* **Your objective**
Reproduce the part of the turbo generator text that begins with the words containing "Preferably, the turbo generator set point may range" and ends with "84,000 revolutions per minute.", word for word.

====== Page text ======

In some embodiments, the turbo generator is configured to operate at a predetermined turbo generator set point. The turbo generator set point may correspond to a number of revolutions per minute and the amount of oxidant supplied to the cathode.

The turbo generator set point may range from approximately 58,000 revolutions per minute to approximately 200,000 revolutions per minute. The person skilled in the art will appreciate that the speed is related to the size of the fuel cell system and other speeds are envisaged.

Preferably, the turbo generator set point may range from approximately 72,000 revolutions per minute to approximately 96,000 revolutions per minute.

More preferably, the turbo generator set point may be approximately 84,000 revolutions per minute.

The temperature difference may correspond to an increase or a decrease in the number of revolutions per minute.

In some embodiments, a thermocouple may be positioned in an auxiliary loop, at the inlet to the heat exchanger.

====== Material provided ======

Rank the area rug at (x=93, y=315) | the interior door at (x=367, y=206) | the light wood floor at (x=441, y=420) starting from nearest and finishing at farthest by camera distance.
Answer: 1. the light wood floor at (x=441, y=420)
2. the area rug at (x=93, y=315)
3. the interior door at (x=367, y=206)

======

* **Right answer**
Preferably, the turbo generator set point may range from approximately 72,000 revolutions per minute to approximately 96,000 revolutions per minute.

More preferably, the turbo generator set point may be approximately 84,000 revolutions per minute.